Un día, los profetas le dijeron a Eliseo:
—Mira, el lugar donde vivimos contigo es demasiado pequeño para nosotros. Déjanos ir al río Jordán, allí tomaremos troncos y nos haremos una casa.
Eliseo les contestó:
—Está bien. Vayan.
Entonces uno de los profetas le dijo:
—Ven con nosotros, por favor.
Él contestó:
—Está bien, iré.
Así que Eliseo los acompañó, y cuando llegaron al río Jordán cortaron algunos árboles. Mientras uno de los profetas estaba cortando un tronco, se le cayó el hacha al río. Entonces le gritó a Eliseo:
—¡Maestro! ¡Esa hacha no es mía, me la prestaron!
Eliseo preguntó:
—¿Dónde cayó?
Cuando le mostró el lugar donde había caído el hacha, Eliseo cortó un palo y lo arrojó allí, haciendo que el hacha flotara, y dijo:
—¡Sácala!
El profeta extendió la mano y tomó el hacha.
Cierta vez, el rey de Siria, que estaba en guerra con Israel, reunió a sus oficiales y les indicó en qué lugares planeaba acampar.
Pero Eliseo le mandó a decir al rey de Israel dónde iba a acampar el rey de Siria, para que no pasara por allí. Así que el rey de Israel envió a su ejército al lugar que le había indicado Eliseo, y así se salvó en varias oportunidades.
El rey de Siria estaba muy confundido por lo que pasaba. Llamó a sus oficiales y les dijo:
—¿Quién de los nuestros está a favor del rey de Israel? ¿Quién le informa lo que pensamos hacer?
Uno de sus oficiales contestó:
—Ninguno, Majestad. ¡El profeta de Israel, Eliseo, le informa al rey aun lo que usted habla en lo más privado de su habitación!
Entonces el rey de Siria ordenó:
—Vayan y averigüen dónde está Eliseo, para mandar a capturarlo.
Cuando le avisaron al rey que Eliseo estaba en Dotán, envió allí carros, caballos y un gran ejército. Llegaron de noche y rodearon el pueblo.
A la mañana siguiente, el sirviente del profeta se despertó temprano. Cuando salió afuera y vio un ejército con carros y caballos que rodeaba la ciudad, le dijo a Eliseo:
—¡Maestro! ¿Qué vamos a hacer?
Eliseo le respondió:
—No tengas miedo. ¡Son más los que están con nosotros que los que están con ellos!
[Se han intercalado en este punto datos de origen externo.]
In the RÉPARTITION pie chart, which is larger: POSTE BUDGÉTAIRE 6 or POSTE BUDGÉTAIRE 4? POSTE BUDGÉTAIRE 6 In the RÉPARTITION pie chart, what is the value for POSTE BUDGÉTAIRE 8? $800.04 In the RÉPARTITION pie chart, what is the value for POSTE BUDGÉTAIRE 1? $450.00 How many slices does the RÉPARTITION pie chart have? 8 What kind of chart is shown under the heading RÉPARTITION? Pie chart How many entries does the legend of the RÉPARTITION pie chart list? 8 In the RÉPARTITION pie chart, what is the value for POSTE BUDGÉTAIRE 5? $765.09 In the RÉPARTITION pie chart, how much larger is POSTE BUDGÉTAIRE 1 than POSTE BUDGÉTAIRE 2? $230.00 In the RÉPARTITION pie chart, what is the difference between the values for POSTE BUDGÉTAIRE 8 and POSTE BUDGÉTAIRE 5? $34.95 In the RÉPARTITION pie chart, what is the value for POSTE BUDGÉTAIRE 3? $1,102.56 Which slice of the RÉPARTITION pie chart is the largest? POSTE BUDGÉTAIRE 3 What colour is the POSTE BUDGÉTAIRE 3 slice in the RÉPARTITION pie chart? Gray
Luego Eliseo oró y dijo: «Dios, te ruego que lo ayudes a darse cuenta de lo que sucede». Entonces Dios ayudó al sirviente, y este vio que la montaña estaba llena de caballos y carros de fuego que rodeaban a Eliseo.
Cuando los sirios ya se acercaban para atacar a Eliseo, este oró a Dios diciendo: «Te ruego que esta gente se quede ciega». Y todos los soldados de Siria se quedaron ciegos, tal como Eliseo le había pedido a Dios. Entonces Eliseo les dijo: «Este no es el camino, ni esta es la ciudad que ustedes buscan. Síganme y los llevaré a donde está el hombre que buscan».
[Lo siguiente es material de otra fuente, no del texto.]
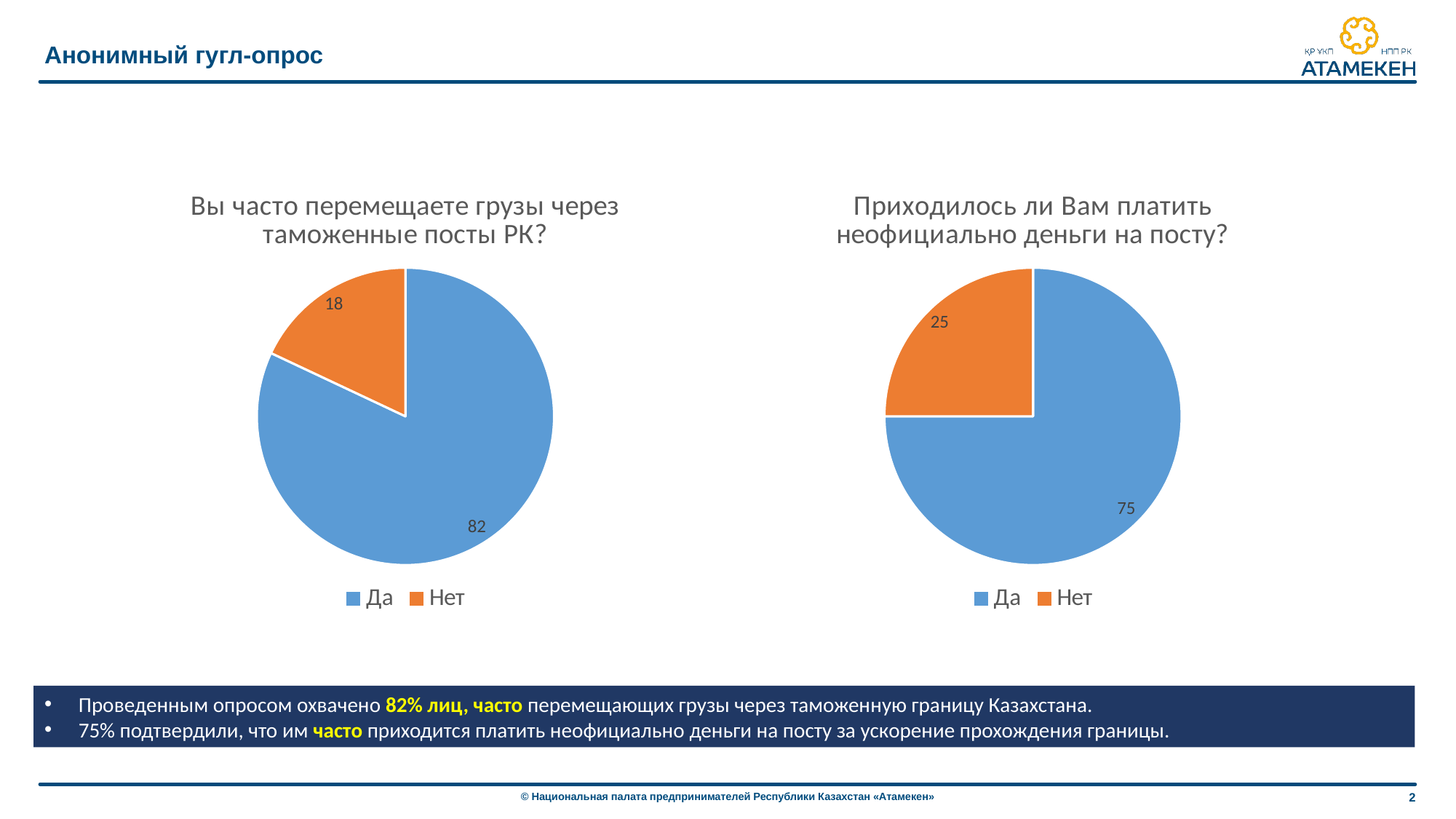
What type of chart is used on the left side of the slide? pie chart In the right chart titled "Приходилось ли Вам платить неофициально деньги на посту?", what is the value for "Нет"? 25 In the left chart, what is the difference between the values for "Да" and "Нет"? 64 In the left chart, which category has the largest slice? Да How many categories does the right chart show? 2 What colour is the "Нет" slice in the right chart? orange In the left chart titled "Вы часто перемещаете грузы через таможенные посты РК?", what is the value for "Да"? 82 In the right chart, which category has the smallest slice? Нет Is the value for "Нет" larger in the left chart or in the right chart? right chart In the right chart titled "Приходилось ли Вам платить неофициально деньги на посту?", what is the value for "Да"? 75 In the left chart titled "Вы часто перемещаете грузы через таможенные посты РК?", what is the value for "Нет"? 18 In the right chart, what is the difference between the values for "Да" and "Нет"? 50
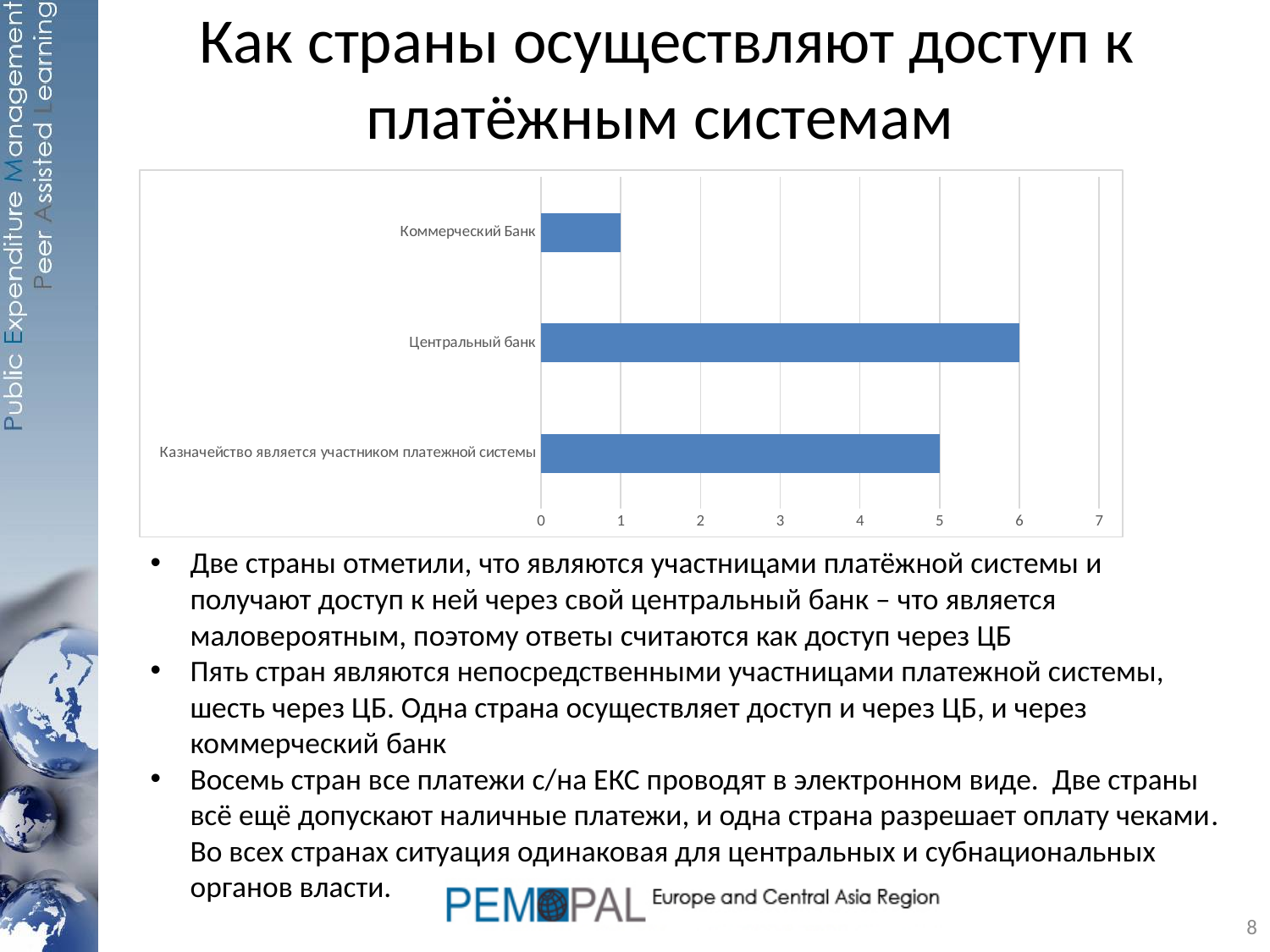
What is the difference between the values for Центральный банк and Коммерческий Банк? 5 What is the difference between the values for Центральный банк and Казначейство является участником платежной системы? 1 Which is larger, the value for Казначейство является участником платежной системы or the value for Коммерческий Банк? Казначейство является участником платежной системы How many categories are shown in the chart? 3 Which category has the lowest value? Коммерческий Банк What is the value for Центральный банк? 6 What is the value for Казначейство является участником платежной системы? 5 What is the value for Коммерческий Банк? 1 What is the maximum value shown on the horizontal axis of the chart? 7 Is the value for Центральный банк greater or less than 4? greater What type of chart is shown on the slide? bar chart Which category has the highest value? Центральный банк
Eliseo los llevó a Samaria, y tan pronto como entraron allí, Eliseo oró: «Dios, devuélveles la vista». Entonces Dios les devolvió la vista, y ellos se dieron cuenta de que estaban en plena ciudad de Samaria.
Cuando el rey de Israel vio al ejército de Siria, le preguntó a Eliseo:
—Señor, ¿los mato? ¿Los mato a todos?
Eliseo contestó:
—No los mates. No se debe matar a los prisioneros de guerra. Dales pan para comer y agua para beber, y déjalos regresar a donde está su jefe.
Entonces el rey preparó una gran fiesta para ellos. Después que comieron y bebieron, los despidió; entonces ellos volvieron a donde estaba su jefe. A partir de ese día, los sirios no molestaron más a los israelitas.
Tiempo después, Ben-hadad, rey de Siria, reunió a todo su ejército y rodeó a la ciudad de Samaria para atacarla. Nadie podía entrar ni salir, y los alimentos se acabaron. Debido a eso, hubo mucha hambre en Samaria, tanta que la cabeza de un burro se vendía en ochenta monedas de plata, y un cuarto de litro de estiércol de paloma se vendía en cinco monedas de plata.